* [SELECTED PASSAGE]:
○ ○ ○ ○ ○
If it’s one thing that horror movies are good at, particularly in the past decade with our annual “Saw” installments, it’s churning out sequels – like this weekend’s not-very-good “Scream 4.” (To quote “Scream 2” — “Sequels suck, they are, by definition, inferior product.”) While most of these movies are blatant cash-grabs by studios that know the relative inexpensiveness of the films can boost their bottom line, there are a few that exceed our admittedly low expectations. But a feature called “Horror Sequels That Exceed Our Admittedly Low Expectations” would have kind of been a mouthful, so we went with the above instead. And given those set of rules, we decided to forgo grading the films, instead letting the writing speak for itself.

The good thing, of course, about horror sequels, which almost always have lower budgets than their predecessors, is that they are occasionally riskier – with such little cash up front they can afford to take chances creatively. Not that horror sequels are known for their artfulness, but we think we’ve wrangled up a bunch that, if not worthy of placement in canonical film lore, try things differently and don’t completely shame the original. Some are even, dare we say it, bloody good?

“Aliens” (1986)
To call this film a masterpiece is to simply restate what’s already been said. James Cameron’s sequel to Ridley Scott’s classic is commonly agreed upon as one of the best sequels ever made, right up there with “The Godfather Part II” and “The Empire Strikes Back,” and a textbook example of how to continue a story. Not simply a rehash of what came before, this sequel enriches the world of the characters (introducing the Queen Alien) and assembles a terrific ensemble cast (including Michael Biehn, Bill Paxton and Lance Henricksen, among others). And like those aforementioned films, this is the installment where the lead, Sigourney Weaver, in an Oscar nominated performance, becomes a total badass. Though not a straight-ahead horror film like the original, Cameron still manages to include some real scares among the action. The opening act of the film is an exercise in restraint; besides a dream sequence the alien doesn’t make an appearance until almost an hour in (truly remarkable, especially for a sequel). This gives the film a chance to establish all the new characters, so that the tension is nearly unbearable when all hell finally breaks loose. One of the best action films of all time is a sequel to one of the best horror films of all time — only Cameron could pull something like this off.
○ ○ ○ ○ ○
* [PROVIDED INFORMATION]:
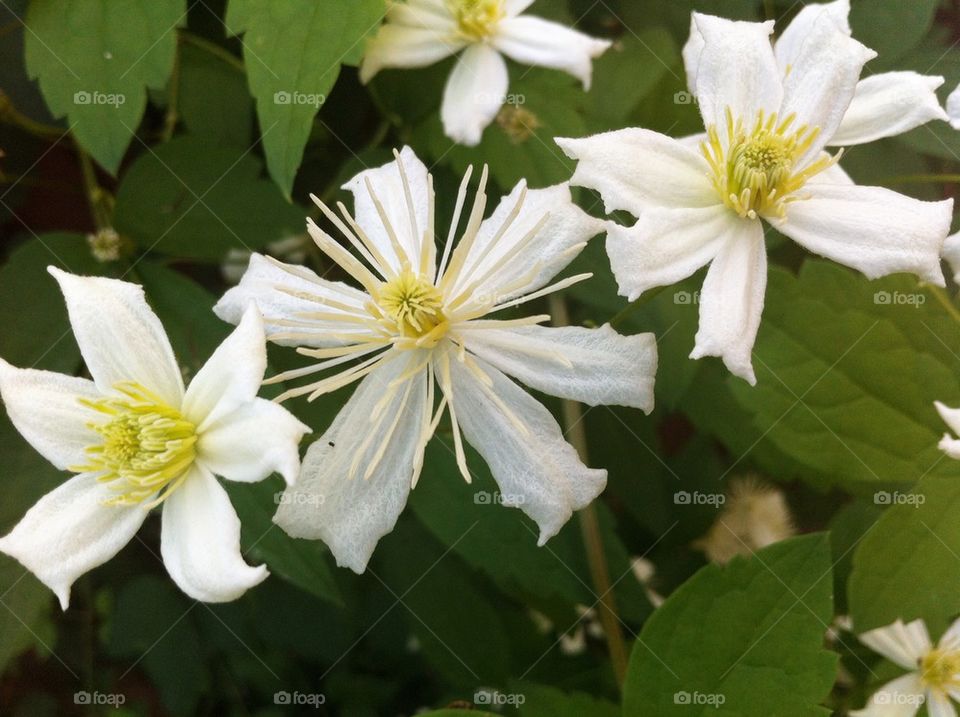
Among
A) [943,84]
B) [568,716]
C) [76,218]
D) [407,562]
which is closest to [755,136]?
[943,84]

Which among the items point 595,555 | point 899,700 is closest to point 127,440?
point 595,555

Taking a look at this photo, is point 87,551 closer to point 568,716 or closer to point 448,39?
point 568,716

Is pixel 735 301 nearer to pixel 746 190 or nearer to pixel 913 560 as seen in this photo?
pixel 746 190
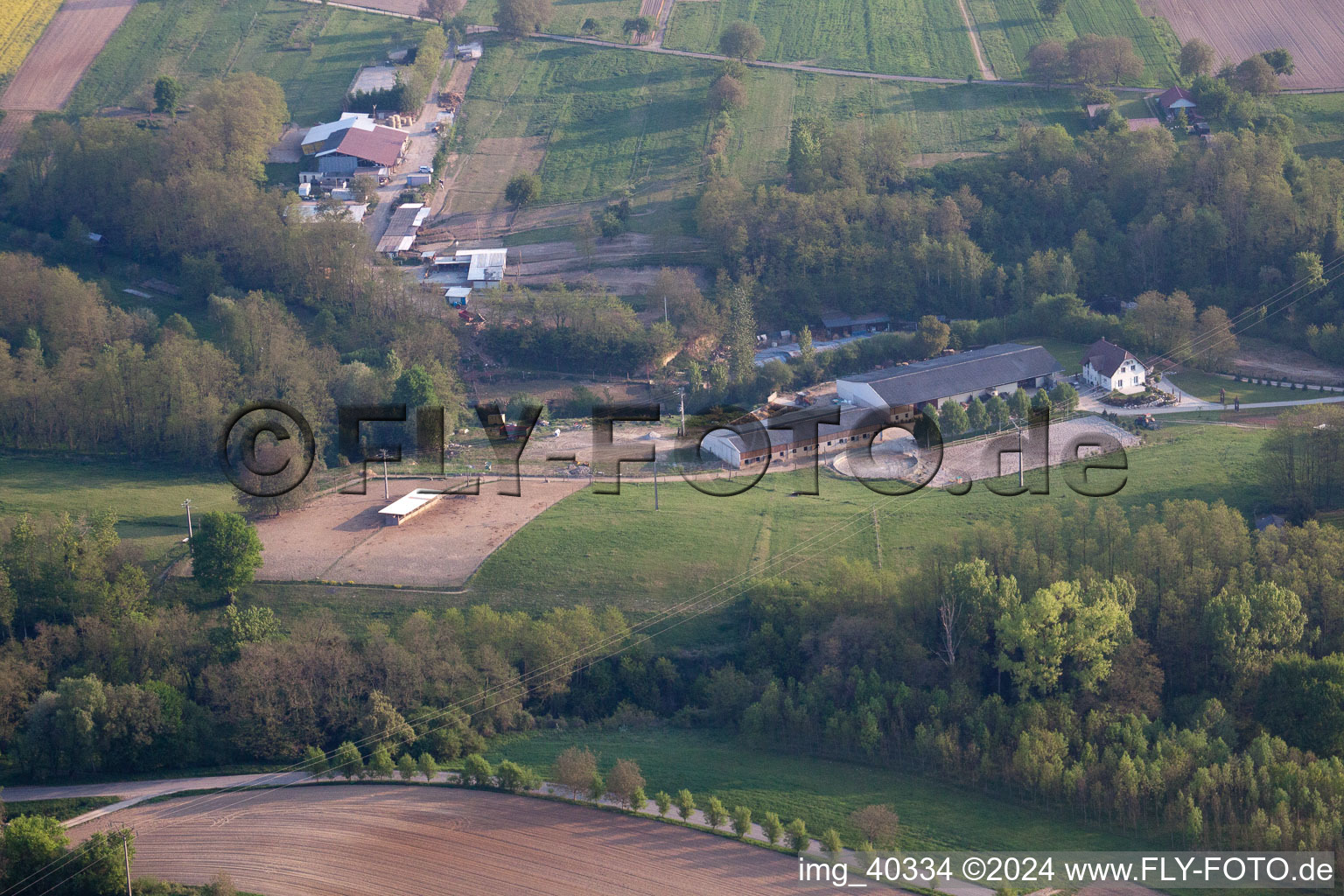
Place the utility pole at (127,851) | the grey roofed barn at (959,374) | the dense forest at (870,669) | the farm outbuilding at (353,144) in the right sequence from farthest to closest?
1. the farm outbuilding at (353,144)
2. the grey roofed barn at (959,374)
3. the dense forest at (870,669)
4. the utility pole at (127,851)

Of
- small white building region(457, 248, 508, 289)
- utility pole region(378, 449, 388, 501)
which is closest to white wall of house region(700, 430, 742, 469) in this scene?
utility pole region(378, 449, 388, 501)

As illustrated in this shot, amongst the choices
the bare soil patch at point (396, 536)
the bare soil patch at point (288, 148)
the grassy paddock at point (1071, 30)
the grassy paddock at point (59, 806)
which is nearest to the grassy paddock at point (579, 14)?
the bare soil patch at point (288, 148)

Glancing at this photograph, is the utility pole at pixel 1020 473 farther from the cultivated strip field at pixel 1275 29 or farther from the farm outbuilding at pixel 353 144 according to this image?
the farm outbuilding at pixel 353 144

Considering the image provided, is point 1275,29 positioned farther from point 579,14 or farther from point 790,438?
point 790,438

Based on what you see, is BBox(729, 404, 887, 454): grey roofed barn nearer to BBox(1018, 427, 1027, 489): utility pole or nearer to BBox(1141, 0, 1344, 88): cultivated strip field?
BBox(1018, 427, 1027, 489): utility pole

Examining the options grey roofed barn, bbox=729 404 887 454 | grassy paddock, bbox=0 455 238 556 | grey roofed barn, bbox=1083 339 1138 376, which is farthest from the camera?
grey roofed barn, bbox=1083 339 1138 376

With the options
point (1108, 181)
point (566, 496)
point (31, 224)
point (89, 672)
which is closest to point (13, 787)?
point (89, 672)
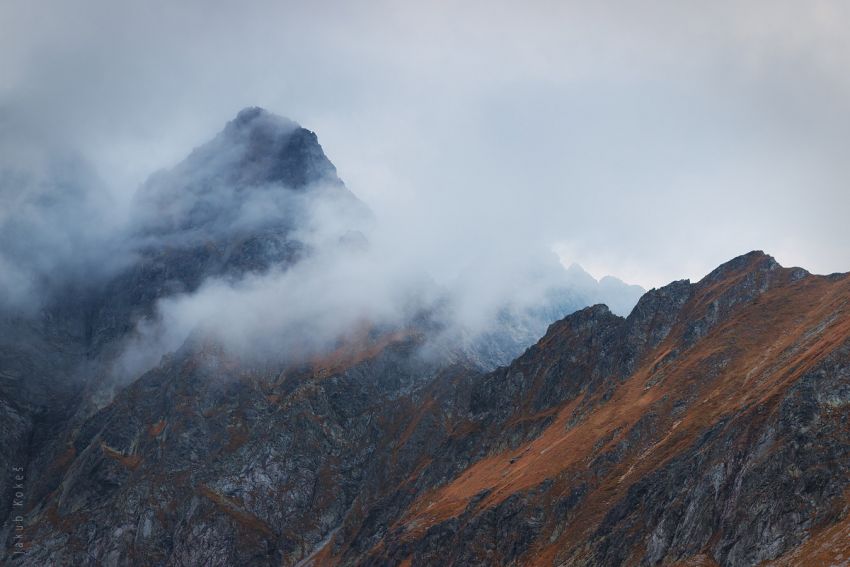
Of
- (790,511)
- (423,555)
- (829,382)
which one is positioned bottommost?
(790,511)

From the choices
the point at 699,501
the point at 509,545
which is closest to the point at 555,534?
the point at 509,545

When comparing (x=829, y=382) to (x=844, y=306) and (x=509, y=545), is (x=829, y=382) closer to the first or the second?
(x=844, y=306)

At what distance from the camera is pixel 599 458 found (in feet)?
491

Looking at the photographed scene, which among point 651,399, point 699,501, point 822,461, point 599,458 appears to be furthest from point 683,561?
point 651,399

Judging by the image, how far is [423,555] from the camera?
174 m

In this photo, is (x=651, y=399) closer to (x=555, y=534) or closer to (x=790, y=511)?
(x=555, y=534)

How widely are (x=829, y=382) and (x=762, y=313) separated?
69.4 m

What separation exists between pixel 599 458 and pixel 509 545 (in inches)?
1130

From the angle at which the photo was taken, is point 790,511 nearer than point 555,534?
Yes

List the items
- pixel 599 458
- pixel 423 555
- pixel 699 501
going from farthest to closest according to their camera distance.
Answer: pixel 423 555, pixel 599 458, pixel 699 501

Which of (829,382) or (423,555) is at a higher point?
(423,555)

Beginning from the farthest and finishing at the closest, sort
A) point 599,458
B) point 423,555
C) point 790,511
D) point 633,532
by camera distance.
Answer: point 423,555
point 599,458
point 633,532
point 790,511

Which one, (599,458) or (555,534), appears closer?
(555,534)

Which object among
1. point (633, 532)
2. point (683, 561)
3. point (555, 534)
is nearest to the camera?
point (683, 561)
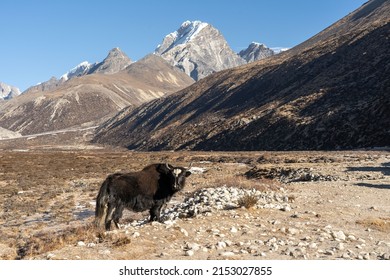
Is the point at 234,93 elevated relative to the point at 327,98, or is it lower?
elevated

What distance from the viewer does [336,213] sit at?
14109mm

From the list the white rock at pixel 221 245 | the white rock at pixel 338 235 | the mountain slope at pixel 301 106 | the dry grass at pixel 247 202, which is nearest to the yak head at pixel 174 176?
the dry grass at pixel 247 202

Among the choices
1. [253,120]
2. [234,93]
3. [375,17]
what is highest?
[375,17]

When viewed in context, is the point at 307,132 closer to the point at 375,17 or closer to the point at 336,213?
○ ○ ○ ○ ○
* [PROBLEMS AND TASKS]:
- a) In the article on horror sequels, who gave an Oscar-nominated performance in "Aliens"?
- b) Please set down the part of the article on horror sequels that opens with the words containing "The good thing, of" and closes with "it, bloody good?".
The listing isn't needed for any of this.

* [ACTIVITY ANSWERS]:
- a) Sigourney Weaver.

- b)
The good thing, of course, about horror sequels, which almost always have lower budgets than their predecessors, is that they are occasionally riskier – with such little cash up front they can afford to take chances creatively. Not that horror sequels are known for their artfulness, but we think we’ve wrangled up a bunch that, if not worthy of placement in canonical film lore, try things differently and don’t completely shame the original. Some are even, dare we say it, bloody good?